L'histoire du convoi du 6 juillet 1942, écrite en 1994 par Claudine Cardon-Hamet dans le cadre d'une thèse de doctorat, prend
le relais des premières recherches menées entre 1970 et 1986 par Roger Arnould
déporté résistant et ancien documentaliste de la Fédération Nationale des Internés Résistants et Patriotes (FNDIRP)


BERTRAND Raoul




Raoul Bertrand dit "Carotte" à cause de la couleur de ses cheveux est né le 11 mai 1905 à Billancourt (ancien département de la Seine)/ Hauts de Seine). Il habite au 7 boulevard de Valmy à Colombes (ancien département de la Seine) au moment de son arrestation. Il est marié, père d’un enfant. 
Il est ajusteur-outilleur à l'usine d'avions Amiot de Colombes, où il est délégué du personnel (et à l’Union locale CGT de 1936 à 1938). 
Militant communiste, il est responsable du journal local "La Voix Populaire".
Il est "ouvrier affecté spécial" au moment de la mobilisation, son affectation lui est retirée, et il est envoyé au front.
Il subit une première arrestation, pour une semaine, en octobre 1940, pendant laquelle il est incarcéré à Puteaux.
Le 15 février 1941, il est de nouveau arrêté, enfermé à la Santé, d'où il sort le 23 mai. Il tente alors d'échapper à la surveillance de la police et se rend à Cherbourg.
Mais, sans travail, il doit revenir à Colombes. Pour la troisième fois il est arrêté, le 16 septembre 1941 par la Brigade spéciale anticommuniste des Renseignements généraux, interné à la Santé (le 21 septembre 41), et remis à la Préfecture (7 février 42). Interné au camp de Voves, il est remis aux autorités allemandes à leur demande. Celles-ci l’internent au camp de Royallieu à Compiègne.

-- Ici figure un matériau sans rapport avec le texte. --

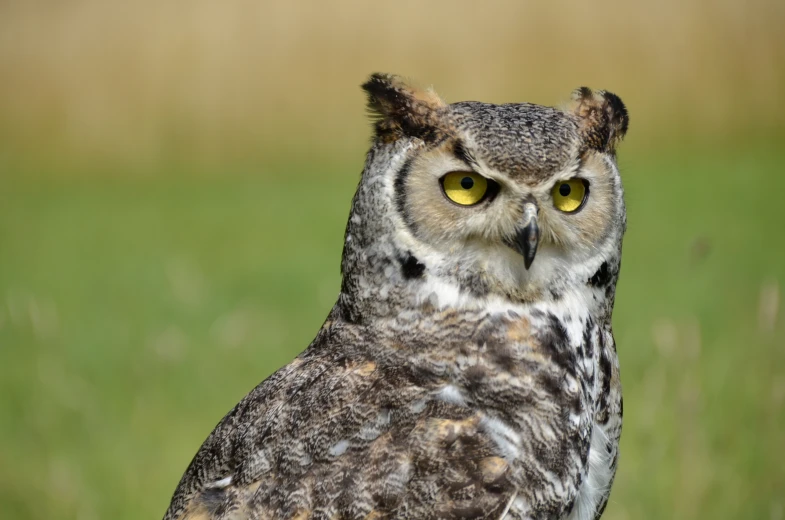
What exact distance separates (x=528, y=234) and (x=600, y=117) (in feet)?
0.94

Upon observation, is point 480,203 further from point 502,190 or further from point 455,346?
point 455,346

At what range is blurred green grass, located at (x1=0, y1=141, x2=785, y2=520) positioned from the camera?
7.65 feet

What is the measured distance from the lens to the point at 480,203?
1360 millimetres

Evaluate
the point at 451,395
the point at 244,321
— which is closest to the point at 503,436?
the point at 451,395

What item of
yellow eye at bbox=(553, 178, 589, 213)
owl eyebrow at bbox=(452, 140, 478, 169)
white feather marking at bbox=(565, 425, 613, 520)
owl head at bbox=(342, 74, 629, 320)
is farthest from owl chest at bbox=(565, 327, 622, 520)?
owl eyebrow at bbox=(452, 140, 478, 169)

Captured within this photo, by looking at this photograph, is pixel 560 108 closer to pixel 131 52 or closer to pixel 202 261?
pixel 202 261

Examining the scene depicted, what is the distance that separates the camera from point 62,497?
2.52 meters

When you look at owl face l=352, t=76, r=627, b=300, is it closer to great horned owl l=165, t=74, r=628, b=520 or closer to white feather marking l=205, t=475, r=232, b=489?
great horned owl l=165, t=74, r=628, b=520

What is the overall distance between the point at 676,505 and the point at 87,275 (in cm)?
268

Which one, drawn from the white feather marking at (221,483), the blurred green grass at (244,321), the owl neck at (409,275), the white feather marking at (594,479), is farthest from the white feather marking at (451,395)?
the blurred green grass at (244,321)

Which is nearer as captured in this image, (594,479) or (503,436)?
(503,436)

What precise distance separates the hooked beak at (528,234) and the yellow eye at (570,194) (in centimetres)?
7

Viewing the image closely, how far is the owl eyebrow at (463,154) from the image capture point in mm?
1321

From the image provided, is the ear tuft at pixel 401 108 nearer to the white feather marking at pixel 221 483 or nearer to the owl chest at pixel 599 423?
the owl chest at pixel 599 423
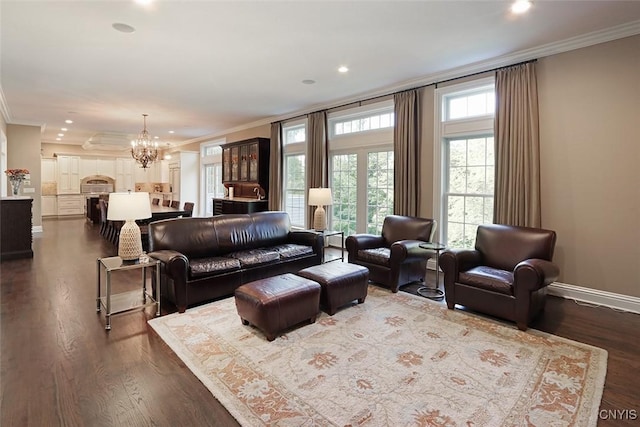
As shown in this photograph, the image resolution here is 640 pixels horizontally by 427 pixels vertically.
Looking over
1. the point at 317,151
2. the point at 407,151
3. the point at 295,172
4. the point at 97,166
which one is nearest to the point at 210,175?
the point at 295,172

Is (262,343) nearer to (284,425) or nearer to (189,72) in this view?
(284,425)

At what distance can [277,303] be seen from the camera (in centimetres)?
288

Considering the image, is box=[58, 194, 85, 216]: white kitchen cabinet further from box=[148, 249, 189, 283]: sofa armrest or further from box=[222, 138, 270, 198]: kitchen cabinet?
box=[148, 249, 189, 283]: sofa armrest

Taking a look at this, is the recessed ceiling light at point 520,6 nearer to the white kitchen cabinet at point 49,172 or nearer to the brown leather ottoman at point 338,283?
the brown leather ottoman at point 338,283

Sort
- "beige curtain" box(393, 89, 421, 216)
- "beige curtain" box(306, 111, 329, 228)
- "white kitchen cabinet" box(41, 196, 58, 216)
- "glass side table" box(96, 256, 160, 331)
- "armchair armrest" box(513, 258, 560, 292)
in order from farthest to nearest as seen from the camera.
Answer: "white kitchen cabinet" box(41, 196, 58, 216)
"beige curtain" box(306, 111, 329, 228)
"beige curtain" box(393, 89, 421, 216)
"glass side table" box(96, 256, 160, 331)
"armchair armrest" box(513, 258, 560, 292)

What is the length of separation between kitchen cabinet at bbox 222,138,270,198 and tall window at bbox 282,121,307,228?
0.69 meters

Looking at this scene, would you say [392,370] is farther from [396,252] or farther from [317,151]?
[317,151]

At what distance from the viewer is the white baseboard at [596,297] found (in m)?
3.60

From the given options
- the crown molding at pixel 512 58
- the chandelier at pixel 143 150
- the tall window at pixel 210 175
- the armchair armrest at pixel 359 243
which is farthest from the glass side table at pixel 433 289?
the tall window at pixel 210 175

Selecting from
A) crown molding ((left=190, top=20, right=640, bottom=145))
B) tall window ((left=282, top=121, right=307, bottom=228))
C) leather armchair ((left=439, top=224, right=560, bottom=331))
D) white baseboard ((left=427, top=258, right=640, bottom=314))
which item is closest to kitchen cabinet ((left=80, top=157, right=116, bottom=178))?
tall window ((left=282, top=121, right=307, bottom=228))

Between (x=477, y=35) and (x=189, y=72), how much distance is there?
13.0 ft

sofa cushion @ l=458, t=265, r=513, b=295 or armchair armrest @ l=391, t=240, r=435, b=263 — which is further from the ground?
armchair armrest @ l=391, t=240, r=435, b=263

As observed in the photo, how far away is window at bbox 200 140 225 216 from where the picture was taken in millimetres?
11062

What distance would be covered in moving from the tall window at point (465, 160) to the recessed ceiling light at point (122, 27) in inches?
166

Il est déporté à Auschwitz dans le convoi du 6 juillet 1942 dit des « 45000 ». Ce convoi d’otages composé, pour l’essentiel, d’un millier de communistes (responsables politiques du parti et syndicalistes de la CGT) et d’une cinquantaine d’otages juifs (1170 hommes au moment de leur enregistrement à Auschwitz) faisait partie des mesures de représailles allemandes destinées à combattre, en France, les « judéo-bolcheviks » responsables, aux yeux de Hitler, des actions armées organisées par le parti communiste clandestin contre des officiers et des soldats de la Wehrmacht, à partir d’août 1941.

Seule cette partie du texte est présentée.